Task to carry out:
In the entries below, report every line that contains the string "instances", matching case exactly.

Data excerpts:
[start]

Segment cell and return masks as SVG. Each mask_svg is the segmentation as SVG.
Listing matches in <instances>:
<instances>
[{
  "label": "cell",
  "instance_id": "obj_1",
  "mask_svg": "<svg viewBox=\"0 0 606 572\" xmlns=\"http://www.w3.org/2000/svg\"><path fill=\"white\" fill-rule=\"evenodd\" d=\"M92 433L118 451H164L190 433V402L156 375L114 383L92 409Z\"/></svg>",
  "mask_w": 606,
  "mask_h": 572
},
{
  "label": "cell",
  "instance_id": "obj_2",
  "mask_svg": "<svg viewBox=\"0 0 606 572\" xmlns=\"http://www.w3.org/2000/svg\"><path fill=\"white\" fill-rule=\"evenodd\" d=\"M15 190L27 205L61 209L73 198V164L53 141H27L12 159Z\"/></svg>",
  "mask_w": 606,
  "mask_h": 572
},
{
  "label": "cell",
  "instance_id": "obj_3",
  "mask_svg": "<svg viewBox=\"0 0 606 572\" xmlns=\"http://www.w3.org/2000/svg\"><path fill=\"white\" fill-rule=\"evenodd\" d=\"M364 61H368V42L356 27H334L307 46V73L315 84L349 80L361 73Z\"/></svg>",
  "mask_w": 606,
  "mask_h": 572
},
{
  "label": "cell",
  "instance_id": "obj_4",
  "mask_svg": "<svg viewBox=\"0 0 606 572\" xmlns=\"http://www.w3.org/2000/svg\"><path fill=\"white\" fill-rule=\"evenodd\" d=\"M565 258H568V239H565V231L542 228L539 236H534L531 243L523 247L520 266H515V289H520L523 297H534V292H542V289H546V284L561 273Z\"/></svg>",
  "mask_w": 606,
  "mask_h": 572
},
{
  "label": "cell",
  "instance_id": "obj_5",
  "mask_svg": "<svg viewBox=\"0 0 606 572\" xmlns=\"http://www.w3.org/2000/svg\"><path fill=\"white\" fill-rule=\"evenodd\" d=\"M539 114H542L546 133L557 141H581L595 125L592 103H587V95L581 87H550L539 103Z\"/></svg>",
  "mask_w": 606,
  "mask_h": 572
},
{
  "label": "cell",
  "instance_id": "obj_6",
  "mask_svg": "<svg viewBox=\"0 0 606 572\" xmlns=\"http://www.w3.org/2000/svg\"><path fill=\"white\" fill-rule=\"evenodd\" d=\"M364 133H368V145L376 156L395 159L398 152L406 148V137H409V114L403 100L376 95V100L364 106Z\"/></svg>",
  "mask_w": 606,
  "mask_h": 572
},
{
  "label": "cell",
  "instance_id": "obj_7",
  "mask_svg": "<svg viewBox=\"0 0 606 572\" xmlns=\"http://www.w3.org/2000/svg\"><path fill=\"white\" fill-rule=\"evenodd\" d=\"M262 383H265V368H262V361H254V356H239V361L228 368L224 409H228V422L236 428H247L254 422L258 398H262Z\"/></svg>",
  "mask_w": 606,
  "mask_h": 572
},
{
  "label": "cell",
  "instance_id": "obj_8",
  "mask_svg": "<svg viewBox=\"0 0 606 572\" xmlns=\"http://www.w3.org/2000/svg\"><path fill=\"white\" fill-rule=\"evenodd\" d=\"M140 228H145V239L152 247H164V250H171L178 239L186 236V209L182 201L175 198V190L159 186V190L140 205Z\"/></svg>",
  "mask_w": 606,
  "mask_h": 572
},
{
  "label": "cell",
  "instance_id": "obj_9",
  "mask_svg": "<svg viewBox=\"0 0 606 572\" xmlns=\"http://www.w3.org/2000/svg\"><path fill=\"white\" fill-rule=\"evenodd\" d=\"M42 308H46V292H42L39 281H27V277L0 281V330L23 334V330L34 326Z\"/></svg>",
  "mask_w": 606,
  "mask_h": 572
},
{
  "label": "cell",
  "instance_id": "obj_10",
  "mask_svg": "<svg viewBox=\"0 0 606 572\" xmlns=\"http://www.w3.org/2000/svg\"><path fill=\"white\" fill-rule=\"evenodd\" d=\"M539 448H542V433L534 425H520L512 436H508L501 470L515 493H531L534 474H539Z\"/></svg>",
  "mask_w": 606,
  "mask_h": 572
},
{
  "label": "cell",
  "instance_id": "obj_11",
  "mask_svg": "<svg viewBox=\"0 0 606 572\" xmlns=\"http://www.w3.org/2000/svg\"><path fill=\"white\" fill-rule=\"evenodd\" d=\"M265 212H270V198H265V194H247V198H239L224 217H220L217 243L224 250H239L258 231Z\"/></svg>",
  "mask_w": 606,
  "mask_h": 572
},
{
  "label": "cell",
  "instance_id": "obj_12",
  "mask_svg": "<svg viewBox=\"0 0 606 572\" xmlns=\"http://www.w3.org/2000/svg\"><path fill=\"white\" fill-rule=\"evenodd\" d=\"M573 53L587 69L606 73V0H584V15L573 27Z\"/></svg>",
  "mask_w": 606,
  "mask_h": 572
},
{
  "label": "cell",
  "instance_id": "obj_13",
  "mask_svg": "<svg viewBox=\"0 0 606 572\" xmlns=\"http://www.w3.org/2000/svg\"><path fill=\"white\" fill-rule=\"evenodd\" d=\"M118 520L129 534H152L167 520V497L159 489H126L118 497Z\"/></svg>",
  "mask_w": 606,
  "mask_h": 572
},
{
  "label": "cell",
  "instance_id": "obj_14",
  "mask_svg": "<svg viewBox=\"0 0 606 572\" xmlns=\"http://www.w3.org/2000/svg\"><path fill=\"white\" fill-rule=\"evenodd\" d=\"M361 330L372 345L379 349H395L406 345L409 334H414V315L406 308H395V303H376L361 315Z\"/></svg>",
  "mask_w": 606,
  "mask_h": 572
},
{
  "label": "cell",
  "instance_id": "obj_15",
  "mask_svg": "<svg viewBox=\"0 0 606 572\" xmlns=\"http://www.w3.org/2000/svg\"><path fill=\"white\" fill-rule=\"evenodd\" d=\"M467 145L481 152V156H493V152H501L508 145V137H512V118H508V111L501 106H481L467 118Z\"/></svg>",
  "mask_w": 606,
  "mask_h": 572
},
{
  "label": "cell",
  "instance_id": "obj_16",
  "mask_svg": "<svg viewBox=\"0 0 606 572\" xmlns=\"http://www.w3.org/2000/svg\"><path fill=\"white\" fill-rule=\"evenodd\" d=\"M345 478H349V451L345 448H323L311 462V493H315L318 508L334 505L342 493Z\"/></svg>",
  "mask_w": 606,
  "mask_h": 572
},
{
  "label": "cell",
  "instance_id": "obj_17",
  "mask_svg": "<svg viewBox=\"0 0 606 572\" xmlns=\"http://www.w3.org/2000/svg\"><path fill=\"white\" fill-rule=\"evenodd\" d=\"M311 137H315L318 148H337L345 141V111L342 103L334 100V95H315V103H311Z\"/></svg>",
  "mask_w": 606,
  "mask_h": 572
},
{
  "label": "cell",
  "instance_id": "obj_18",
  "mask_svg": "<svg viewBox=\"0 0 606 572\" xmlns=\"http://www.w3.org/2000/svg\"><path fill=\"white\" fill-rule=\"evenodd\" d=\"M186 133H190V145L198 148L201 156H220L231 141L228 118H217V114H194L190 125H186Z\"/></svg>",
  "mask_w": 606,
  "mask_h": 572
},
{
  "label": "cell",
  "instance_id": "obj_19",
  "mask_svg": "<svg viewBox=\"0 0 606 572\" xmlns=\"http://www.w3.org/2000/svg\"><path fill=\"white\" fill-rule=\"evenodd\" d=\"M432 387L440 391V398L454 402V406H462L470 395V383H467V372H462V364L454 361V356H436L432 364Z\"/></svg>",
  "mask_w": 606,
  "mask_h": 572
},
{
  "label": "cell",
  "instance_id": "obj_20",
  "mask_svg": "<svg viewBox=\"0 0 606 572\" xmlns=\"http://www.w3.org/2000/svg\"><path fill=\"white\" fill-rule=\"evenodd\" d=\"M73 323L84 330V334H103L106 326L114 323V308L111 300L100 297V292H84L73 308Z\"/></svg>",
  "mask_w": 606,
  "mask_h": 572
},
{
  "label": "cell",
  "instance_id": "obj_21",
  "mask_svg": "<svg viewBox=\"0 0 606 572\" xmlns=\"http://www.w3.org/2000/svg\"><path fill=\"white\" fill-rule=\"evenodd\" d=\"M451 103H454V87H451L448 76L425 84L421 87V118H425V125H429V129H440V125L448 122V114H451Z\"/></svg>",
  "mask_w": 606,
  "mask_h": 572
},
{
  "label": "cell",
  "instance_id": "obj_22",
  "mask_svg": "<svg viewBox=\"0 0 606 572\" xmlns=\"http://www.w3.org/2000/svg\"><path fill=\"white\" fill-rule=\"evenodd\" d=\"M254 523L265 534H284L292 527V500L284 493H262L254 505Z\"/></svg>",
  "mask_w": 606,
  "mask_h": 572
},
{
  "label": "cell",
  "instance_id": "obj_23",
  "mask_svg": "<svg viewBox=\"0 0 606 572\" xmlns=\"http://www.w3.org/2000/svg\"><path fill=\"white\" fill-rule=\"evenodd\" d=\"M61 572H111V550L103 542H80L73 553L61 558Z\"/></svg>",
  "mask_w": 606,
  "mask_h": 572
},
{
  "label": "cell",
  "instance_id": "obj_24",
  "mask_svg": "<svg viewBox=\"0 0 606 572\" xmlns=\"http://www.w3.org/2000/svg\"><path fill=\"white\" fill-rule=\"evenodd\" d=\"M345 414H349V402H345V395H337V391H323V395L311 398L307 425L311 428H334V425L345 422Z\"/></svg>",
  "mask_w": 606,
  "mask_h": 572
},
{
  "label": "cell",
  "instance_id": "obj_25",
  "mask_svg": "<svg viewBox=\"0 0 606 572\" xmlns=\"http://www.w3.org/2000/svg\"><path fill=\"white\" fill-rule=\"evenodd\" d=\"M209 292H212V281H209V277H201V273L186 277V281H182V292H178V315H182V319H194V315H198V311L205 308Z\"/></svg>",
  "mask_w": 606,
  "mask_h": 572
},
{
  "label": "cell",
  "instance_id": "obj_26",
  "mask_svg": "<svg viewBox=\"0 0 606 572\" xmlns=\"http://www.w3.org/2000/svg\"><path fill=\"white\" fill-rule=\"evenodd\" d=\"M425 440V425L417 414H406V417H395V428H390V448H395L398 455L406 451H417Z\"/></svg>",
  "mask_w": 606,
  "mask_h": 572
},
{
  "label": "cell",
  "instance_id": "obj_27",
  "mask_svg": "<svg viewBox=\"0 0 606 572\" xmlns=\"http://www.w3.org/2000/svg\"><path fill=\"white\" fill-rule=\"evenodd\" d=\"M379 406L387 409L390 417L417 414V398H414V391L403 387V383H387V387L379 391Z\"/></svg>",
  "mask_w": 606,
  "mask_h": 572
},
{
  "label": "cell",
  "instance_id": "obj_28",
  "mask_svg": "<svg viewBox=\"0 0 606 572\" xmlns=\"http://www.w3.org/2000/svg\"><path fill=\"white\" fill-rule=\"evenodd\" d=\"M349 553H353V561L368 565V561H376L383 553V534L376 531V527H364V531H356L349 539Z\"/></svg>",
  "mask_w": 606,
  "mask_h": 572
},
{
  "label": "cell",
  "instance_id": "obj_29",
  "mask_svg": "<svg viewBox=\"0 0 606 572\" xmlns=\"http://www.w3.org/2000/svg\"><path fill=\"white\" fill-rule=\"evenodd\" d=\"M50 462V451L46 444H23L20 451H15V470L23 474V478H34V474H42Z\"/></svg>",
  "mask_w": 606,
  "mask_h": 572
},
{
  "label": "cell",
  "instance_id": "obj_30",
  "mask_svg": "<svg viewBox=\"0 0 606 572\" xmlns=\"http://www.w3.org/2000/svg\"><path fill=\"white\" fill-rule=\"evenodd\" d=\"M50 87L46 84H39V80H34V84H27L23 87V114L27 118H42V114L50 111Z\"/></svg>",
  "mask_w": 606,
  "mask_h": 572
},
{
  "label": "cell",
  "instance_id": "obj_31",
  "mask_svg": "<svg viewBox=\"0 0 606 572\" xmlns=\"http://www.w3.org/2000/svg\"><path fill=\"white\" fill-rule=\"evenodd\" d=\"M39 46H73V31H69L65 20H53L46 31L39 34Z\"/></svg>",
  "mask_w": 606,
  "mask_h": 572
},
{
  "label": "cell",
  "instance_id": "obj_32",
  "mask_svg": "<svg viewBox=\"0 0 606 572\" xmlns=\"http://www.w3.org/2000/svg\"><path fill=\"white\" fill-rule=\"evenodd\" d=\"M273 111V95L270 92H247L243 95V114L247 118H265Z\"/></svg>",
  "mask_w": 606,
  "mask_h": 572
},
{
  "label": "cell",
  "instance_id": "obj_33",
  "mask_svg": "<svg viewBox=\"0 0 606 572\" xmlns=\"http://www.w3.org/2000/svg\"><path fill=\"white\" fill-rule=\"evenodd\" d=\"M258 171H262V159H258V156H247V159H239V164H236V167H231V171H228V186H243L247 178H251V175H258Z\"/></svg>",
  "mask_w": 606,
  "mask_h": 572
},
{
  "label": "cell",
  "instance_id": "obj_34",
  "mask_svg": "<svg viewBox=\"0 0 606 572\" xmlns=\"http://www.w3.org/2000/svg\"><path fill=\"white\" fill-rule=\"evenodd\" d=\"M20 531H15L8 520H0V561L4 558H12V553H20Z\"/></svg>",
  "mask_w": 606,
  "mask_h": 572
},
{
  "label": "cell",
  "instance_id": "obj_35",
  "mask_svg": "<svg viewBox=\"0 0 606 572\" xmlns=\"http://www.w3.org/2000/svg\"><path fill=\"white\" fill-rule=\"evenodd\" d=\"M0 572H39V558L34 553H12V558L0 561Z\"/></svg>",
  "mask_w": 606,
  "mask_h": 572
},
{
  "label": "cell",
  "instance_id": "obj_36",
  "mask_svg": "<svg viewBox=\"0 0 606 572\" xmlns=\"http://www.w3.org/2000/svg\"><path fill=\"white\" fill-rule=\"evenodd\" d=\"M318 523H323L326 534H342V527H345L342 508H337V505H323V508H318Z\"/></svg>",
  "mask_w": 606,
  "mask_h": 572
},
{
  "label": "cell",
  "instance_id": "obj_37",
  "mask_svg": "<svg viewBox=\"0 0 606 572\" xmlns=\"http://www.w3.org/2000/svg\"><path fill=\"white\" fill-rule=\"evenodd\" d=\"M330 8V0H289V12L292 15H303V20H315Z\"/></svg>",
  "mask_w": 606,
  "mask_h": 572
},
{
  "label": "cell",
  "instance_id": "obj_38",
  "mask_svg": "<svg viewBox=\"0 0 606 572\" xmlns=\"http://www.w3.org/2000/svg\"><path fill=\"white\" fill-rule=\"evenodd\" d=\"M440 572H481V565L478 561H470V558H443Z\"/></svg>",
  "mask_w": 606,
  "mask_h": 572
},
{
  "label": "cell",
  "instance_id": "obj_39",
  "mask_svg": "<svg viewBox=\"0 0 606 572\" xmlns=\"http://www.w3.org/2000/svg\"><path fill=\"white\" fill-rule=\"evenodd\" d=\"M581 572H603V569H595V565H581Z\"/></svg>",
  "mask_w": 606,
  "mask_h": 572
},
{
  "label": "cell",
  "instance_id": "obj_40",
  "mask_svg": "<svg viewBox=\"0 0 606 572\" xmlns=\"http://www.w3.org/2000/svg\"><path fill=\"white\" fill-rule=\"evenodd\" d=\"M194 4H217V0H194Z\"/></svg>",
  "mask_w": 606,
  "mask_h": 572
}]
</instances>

[end]

Task output:
Listing matches in <instances>:
<instances>
</instances>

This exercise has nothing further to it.